Security researchers have found eight serious cross-site scripting (XSS) flaws in Azure HDInsight, a big data processing service powered by open-source technologies like Apache Hadoop, Spark, Hive and Kafka running on Azure. The flaws could have allowed attackers to inject and execute malicious scripts in visitors’ browsers.
“All XSS vulnerabilities posed significant security risks to data integrity and user privacy in the vulnerable Apache services, including session hijacking and delivering malicious payloads, putting any user of the Apache services at risk, including Apache Hadoop, Spark, and Oozie,” researchers from Orca Security said in their report.
The flaws were privately reported to Microsoft and were fixed last month. However, the presence of eight such basic web flaws into a service run by one of the largest tech companies highlights the need for organizations to be proactive in their defenses and not take the security of third-party services for granted.
Reflected and stored cross-site scripting
XSS is one of the most common and well-known types of web vulnerabilities. It is the result of poor sanitization of user input — usually in some sort of web form — that allows the input to contain JavaScript that would be served back to a visitor’s browser. Malicious JavaScript code that executes inside a browser in the context of a website is very dangerous because it has access to the user’s authenticated session. Such attacks can either result in the user’s browser performing actions on the site that the user didn’t intend — session piggybacking — or in the theft of the session cookie or tokens itself.
There are two types of XSS flaws: reflected and stored. Reflected XSS vulnerabilities are exploited by adding the malicious JavaScript payload as a parameter to a vulnerable URL. A victim would have to click on the specially crafted URL sent by the attacker to trigger the malicious payload execution inside their browser. If they navigate to the target website directly, they wouldn’t receive the payload. In other words, reflected XSS exploitation requires user interaction.
Stored XSS issues are more dangerous because the attacker only needs to exploit a vulnerable field once to permanently inject the malicious code into the web page. This code would then trigger every time the page is visited later by other users, without any additional interaction required such as clicking on a specially crafted URL.
Six of the XSS flaws found by Orca in Azure HDInsight were stored and the other two were reflected. They were tracked as CVE-2023-36881 (four flaws), CVE-2023-35394, CVE-2023-38188, CVE-2023-35393, and CVE-2023-36877 and were flagged by Microsoft as Important. The four CVE-2023-36881 flaws are all located in different components of Apache Ambari, a web-based dashboard for managing Apache Hadoop clusters.
“Our initial encounter with XSS in Azure HDInsight was straightforward,” the researchers said. “We discovered that the Apache Ambari Background operations had multiple parameters that, by default, could be modified. After identifying this primary stored XSS vulnerability, we expanded our investigation. Using various techniques, we subsequently pinpointed seven more similar vulnerabilities.”

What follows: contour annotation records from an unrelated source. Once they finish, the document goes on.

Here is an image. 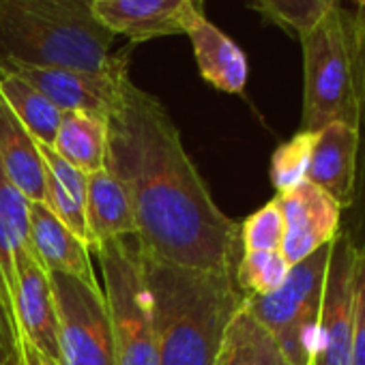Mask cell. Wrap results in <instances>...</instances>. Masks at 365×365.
I'll return each mask as SVG.
<instances>
[{"label": "cell", "instance_id": "6da1fadb", "mask_svg": "<svg viewBox=\"0 0 365 365\" xmlns=\"http://www.w3.org/2000/svg\"><path fill=\"white\" fill-rule=\"evenodd\" d=\"M108 170L129 192L135 245L159 262L235 271L241 224L213 200L163 103L129 78L108 114Z\"/></svg>", "mask_w": 365, "mask_h": 365}, {"label": "cell", "instance_id": "7a4b0ae2", "mask_svg": "<svg viewBox=\"0 0 365 365\" xmlns=\"http://www.w3.org/2000/svg\"><path fill=\"white\" fill-rule=\"evenodd\" d=\"M140 254V250H138ZM159 365H215L245 294L235 271H200L140 254Z\"/></svg>", "mask_w": 365, "mask_h": 365}, {"label": "cell", "instance_id": "3957f363", "mask_svg": "<svg viewBox=\"0 0 365 365\" xmlns=\"http://www.w3.org/2000/svg\"><path fill=\"white\" fill-rule=\"evenodd\" d=\"M114 33L93 14V0H0V63L114 71Z\"/></svg>", "mask_w": 365, "mask_h": 365}, {"label": "cell", "instance_id": "277c9868", "mask_svg": "<svg viewBox=\"0 0 365 365\" xmlns=\"http://www.w3.org/2000/svg\"><path fill=\"white\" fill-rule=\"evenodd\" d=\"M365 14L341 5L301 37L303 46V127L318 131L331 123L361 127L365 103Z\"/></svg>", "mask_w": 365, "mask_h": 365}, {"label": "cell", "instance_id": "5b68a950", "mask_svg": "<svg viewBox=\"0 0 365 365\" xmlns=\"http://www.w3.org/2000/svg\"><path fill=\"white\" fill-rule=\"evenodd\" d=\"M331 245L333 241L292 264L286 282L273 294L245 297V307L273 333L290 365L312 363Z\"/></svg>", "mask_w": 365, "mask_h": 365}, {"label": "cell", "instance_id": "8992f818", "mask_svg": "<svg viewBox=\"0 0 365 365\" xmlns=\"http://www.w3.org/2000/svg\"><path fill=\"white\" fill-rule=\"evenodd\" d=\"M95 254L112 318L114 365H159L138 245L114 239L101 243Z\"/></svg>", "mask_w": 365, "mask_h": 365}, {"label": "cell", "instance_id": "52a82bcc", "mask_svg": "<svg viewBox=\"0 0 365 365\" xmlns=\"http://www.w3.org/2000/svg\"><path fill=\"white\" fill-rule=\"evenodd\" d=\"M58 316L61 365H114V331L103 288L48 273Z\"/></svg>", "mask_w": 365, "mask_h": 365}, {"label": "cell", "instance_id": "ba28073f", "mask_svg": "<svg viewBox=\"0 0 365 365\" xmlns=\"http://www.w3.org/2000/svg\"><path fill=\"white\" fill-rule=\"evenodd\" d=\"M354 258V243L337 232L329 254L320 322L309 365H352Z\"/></svg>", "mask_w": 365, "mask_h": 365}, {"label": "cell", "instance_id": "9c48e42d", "mask_svg": "<svg viewBox=\"0 0 365 365\" xmlns=\"http://www.w3.org/2000/svg\"><path fill=\"white\" fill-rule=\"evenodd\" d=\"M3 67L33 84L61 112H91L101 116H108L114 110L120 99L123 84L129 78L127 63L106 73L67 67H33L18 63Z\"/></svg>", "mask_w": 365, "mask_h": 365}, {"label": "cell", "instance_id": "30bf717a", "mask_svg": "<svg viewBox=\"0 0 365 365\" xmlns=\"http://www.w3.org/2000/svg\"><path fill=\"white\" fill-rule=\"evenodd\" d=\"M275 202L284 215L282 256L290 267L299 264L337 237L341 207L314 182H299L297 187L277 194Z\"/></svg>", "mask_w": 365, "mask_h": 365}, {"label": "cell", "instance_id": "8fae6325", "mask_svg": "<svg viewBox=\"0 0 365 365\" xmlns=\"http://www.w3.org/2000/svg\"><path fill=\"white\" fill-rule=\"evenodd\" d=\"M93 14L114 35L144 43L185 35L187 26L205 16V0H93Z\"/></svg>", "mask_w": 365, "mask_h": 365}, {"label": "cell", "instance_id": "7c38bea8", "mask_svg": "<svg viewBox=\"0 0 365 365\" xmlns=\"http://www.w3.org/2000/svg\"><path fill=\"white\" fill-rule=\"evenodd\" d=\"M18 337H24L50 359H61L58 316L50 275L37 260L33 247L22 250L16 258V286L11 294Z\"/></svg>", "mask_w": 365, "mask_h": 365}, {"label": "cell", "instance_id": "4fadbf2b", "mask_svg": "<svg viewBox=\"0 0 365 365\" xmlns=\"http://www.w3.org/2000/svg\"><path fill=\"white\" fill-rule=\"evenodd\" d=\"M359 148V129L331 123L312 131V150L305 180L324 190L339 207H348L354 187V165Z\"/></svg>", "mask_w": 365, "mask_h": 365}, {"label": "cell", "instance_id": "5bb4252c", "mask_svg": "<svg viewBox=\"0 0 365 365\" xmlns=\"http://www.w3.org/2000/svg\"><path fill=\"white\" fill-rule=\"evenodd\" d=\"M29 235L33 252L48 273H67L93 288H101L91 250L43 202H31L29 207Z\"/></svg>", "mask_w": 365, "mask_h": 365}, {"label": "cell", "instance_id": "9a60e30c", "mask_svg": "<svg viewBox=\"0 0 365 365\" xmlns=\"http://www.w3.org/2000/svg\"><path fill=\"white\" fill-rule=\"evenodd\" d=\"M86 226L93 252L106 241L135 237V215L129 192L108 168L86 176Z\"/></svg>", "mask_w": 365, "mask_h": 365}, {"label": "cell", "instance_id": "2e32d148", "mask_svg": "<svg viewBox=\"0 0 365 365\" xmlns=\"http://www.w3.org/2000/svg\"><path fill=\"white\" fill-rule=\"evenodd\" d=\"M194 46L200 76L222 93L239 95L247 84V56L245 52L207 16H198L185 31Z\"/></svg>", "mask_w": 365, "mask_h": 365}, {"label": "cell", "instance_id": "e0dca14e", "mask_svg": "<svg viewBox=\"0 0 365 365\" xmlns=\"http://www.w3.org/2000/svg\"><path fill=\"white\" fill-rule=\"evenodd\" d=\"M0 170L29 202H46V165L37 140L0 97Z\"/></svg>", "mask_w": 365, "mask_h": 365}, {"label": "cell", "instance_id": "ac0fdd59", "mask_svg": "<svg viewBox=\"0 0 365 365\" xmlns=\"http://www.w3.org/2000/svg\"><path fill=\"white\" fill-rule=\"evenodd\" d=\"M46 165V207L93 252L86 226V174L67 163L52 146L37 142Z\"/></svg>", "mask_w": 365, "mask_h": 365}, {"label": "cell", "instance_id": "d6986e66", "mask_svg": "<svg viewBox=\"0 0 365 365\" xmlns=\"http://www.w3.org/2000/svg\"><path fill=\"white\" fill-rule=\"evenodd\" d=\"M52 148L86 176L108 163V116L63 112Z\"/></svg>", "mask_w": 365, "mask_h": 365}, {"label": "cell", "instance_id": "ffe728a7", "mask_svg": "<svg viewBox=\"0 0 365 365\" xmlns=\"http://www.w3.org/2000/svg\"><path fill=\"white\" fill-rule=\"evenodd\" d=\"M215 365H290L273 333L245 307L232 316Z\"/></svg>", "mask_w": 365, "mask_h": 365}, {"label": "cell", "instance_id": "44dd1931", "mask_svg": "<svg viewBox=\"0 0 365 365\" xmlns=\"http://www.w3.org/2000/svg\"><path fill=\"white\" fill-rule=\"evenodd\" d=\"M29 198L14 187V182L0 170V286L9 303L16 286V258L22 250L33 247L29 235Z\"/></svg>", "mask_w": 365, "mask_h": 365}, {"label": "cell", "instance_id": "7402d4cb", "mask_svg": "<svg viewBox=\"0 0 365 365\" xmlns=\"http://www.w3.org/2000/svg\"><path fill=\"white\" fill-rule=\"evenodd\" d=\"M0 97L37 142L46 146L54 144L63 112L33 84L3 65H0Z\"/></svg>", "mask_w": 365, "mask_h": 365}, {"label": "cell", "instance_id": "603a6c76", "mask_svg": "<svg viewBox=\"0 0 365 365\" xmlns=\"http://www.w3.org/2000/svg\"><path fill=\"white\" fill-rule=\"evenodd\" d=\"M290 264L282 252H243L235 267V282L245 297L273 294L286 282Z\"/></svg>", "mask_w": 365, "mask_h": 365}, {"label": "cell", "instance_id": "cb8c5ba5", "mask_svg": "<svg viewBox=\"0 0 365 365\" xmlns=\"http://www.w3.org/2000/svg\"><path fill=\"white\" fill-rule=\"evenodd\" d=\"M247 3L267 22L299 39L320 22L329 9H333L324 0H247Z\"/></svg>", "mask_w": 365, "mask_h": 365}, {"label": "cell", "instance_id": "d4e9b609", "mask_svg": "<svg viewBox=\"0 0 365 365\" xmlns=\"http://www.w3.org/2000/svg\"><path fill=\"white\" fill-rule=\"evenodd\" d=\"M309 150H312V131H299L288 142L277 146L271 159V182L277 194H284L307 176L309 165Z\"/></svg>", "mask_w": 365, "mask_h": 365}, {"label": "cell", "instance_id": "484cf974", "mask_svg": "<svg viewBox=\"0 0 365 365\" xmlns=\"http://www.w3.org/2000/svg\"><path fill=\"white\" fill-rule=\"evenodd\" d=\"M284 215L275 198L241 224L243 252H282Z\"/></svg>", "mask_w": 365, "mask_h": 365}, {"label": "cell", "instance_id": "4316f807", "mask_svg": "<svg viewBox=\"0 0 365 365\" xmlns=\"http://www.w3.org/2000/svg\"><path fill=\"white\" fill-rule=\"evenodd\" d=\"M352 365H365V247H356L352 279Z\"/></svg>", "mask_w": 365, "mask_h": 365}, {"label": "cell", "instance_id": "83f0119b", "mask_svg": "<svg viewBox=\"0 0 365 365\" xmlns=\"http://www.w3.org/2000/svg\"><path fill=\"white\" fill-rule=\"evenodd\" d=\"M0 365H20L18 327L3 286H0Z\"/></svg>", "mask_w": 365, "mask_h": 365}, {"label": "cell", "instance_id": "f1b7e54d", "mask_svg": "<svg viewBox=\"0 0 365 365\" xmlns=\"http://www.w3.org/2000/svg\"><path fill=\"white\" fill-rule=\"evenodd\" d=\"M18 356H20V365H61L58 361L37 350L33 344H29L24 337H18Z\"/></svg>", "mask_w": 365, "mask_h": 365}, {"label": "cell", "instance_id": "f546056e", "mask_svg": "<svg viewBox=\"0 0 365 365\" xmlns=\"http://www.w3.org/2000/svg\"><path fill=\"white\" fill-rule=\"evenodd\" d=\"M350 3H354L356 7H361V9H365V0H350Z\"/></svg>", "mask_w": 365, "mask_h": 365}, {"label": "cell", "instance_id": "4dcf8cb0", "mask_svg": "<svg viewBox=\"0 0 365 365\" xmlns=\"http://www.w3.org/2000/svg\"><path fill=\"white\" fill-rule=\"evenodd\" d=\"M324 3H327L329 7H337V5H339V0H324Z\"/></svg>", "mask_w": 365, "mask_h": 365}, {"label": "cell", "instance_id": "1f68e13d", "mask_svg": "<svg viewBox=\"0 0 365 365\" xmlns=\"http://www.w3.org/2000/svg\"><path fill=\"white\" fill-rule=\"evenodd\" d=\"M363 46H365V29H363Z\"/></svg>", "mask_w": 365, "mask_h": 365}]
</instances>
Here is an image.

The investigation was not difficult. The researchers used the fuzz testing Intruder tool from Burp Suite, a penetration testing tool for web applications that can deliver XSS payloads. The web dashboard had some XSS filtering for user input, but this was insufficient. “By careful inspection of HTTP responses and analyzing the Document Object Model (DOM), we were able to identify where the application was improperly escaping or sanitizing the user-supplied input,” the researchers said.
After the first flaw was identified in Ambari Background operations, additional stored XSS issues were found in the Managed Notifications, the YARN Queue Manager and YARN Configurations components. These four flaws were packaged under the CVE-2023-36881 identifier. Another stored XSS issue was found in Azure HDInsight’s Jupyter Notebook service, particularly in its Caja compiler. This vulnerability can lead to remote code execution because of the WebSocket communications capability of the service. The attacker can load up a rogue JavaScript file on a remote server that establishes a WebSocket communication channel and sends a reverse shell as a code payload to the service.
The sixth stored XSS issue was found in Azure HDInsight’s Apache Oozie Web Console and can be exploited through custom filters. Apache Oozie is a workflow scheduling system for Hadoop jobs. The two reflected XSS issues were identified in Hadoop itself and Apache Hive and can be exploited via endpoint manipulation.
How to mitigate XSS vulnerabilities
Even though Microsoft fixed the Azure HDInsight vulnerabilities in its service, they serve as a reminder for organizations to implement XSS defenses in their own web applications. Orca’s recommendations include:
- Validate user inputs against expected formats, data types, and ranges to mitigate the risk of script injection.
- Use output encoding (HTML, JavaScript, and URL encoding) to ensure that user-generated data is properly sanitized before being displayed in web pages.
- Implement Content Security Policy (CSP) to add a layer of security that can restrict the execution of scripts and minimize the potential impact of any XSS vulnerabilities.
- Use modern web frameworks and libraries that incorporate security features by default, including mechanisms meant to prevent XSS vulnerabilities.
- Apply the principle of least privilege by giving users and processes only the permissions required for their specific tasks, so if they are compromised, the attackers gain limited access.